• [EXERCISE GOAL]: Pull out every line in the entries below that contains the word "which", and copy each one unchanged.
===== PROVIDED DATA
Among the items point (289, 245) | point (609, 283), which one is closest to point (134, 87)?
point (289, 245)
==========
===== PROVIDED DATA
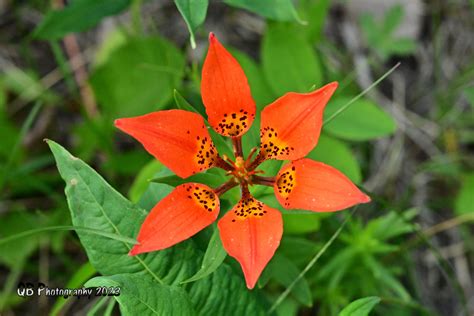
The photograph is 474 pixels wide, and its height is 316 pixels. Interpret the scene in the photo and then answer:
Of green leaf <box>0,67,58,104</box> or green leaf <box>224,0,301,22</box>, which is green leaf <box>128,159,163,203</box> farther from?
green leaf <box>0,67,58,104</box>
==========
• [RESULT OF THE EXERCISE]:
Among the items point (289, 245) | point (609, 283), which one is closest to point (134, 87)?
Of green leaf <box>0,67,58,104</box> or green leaf <box>224,0,301,22</box>, which is green leaf <box>128,159,163,203</box> farther from?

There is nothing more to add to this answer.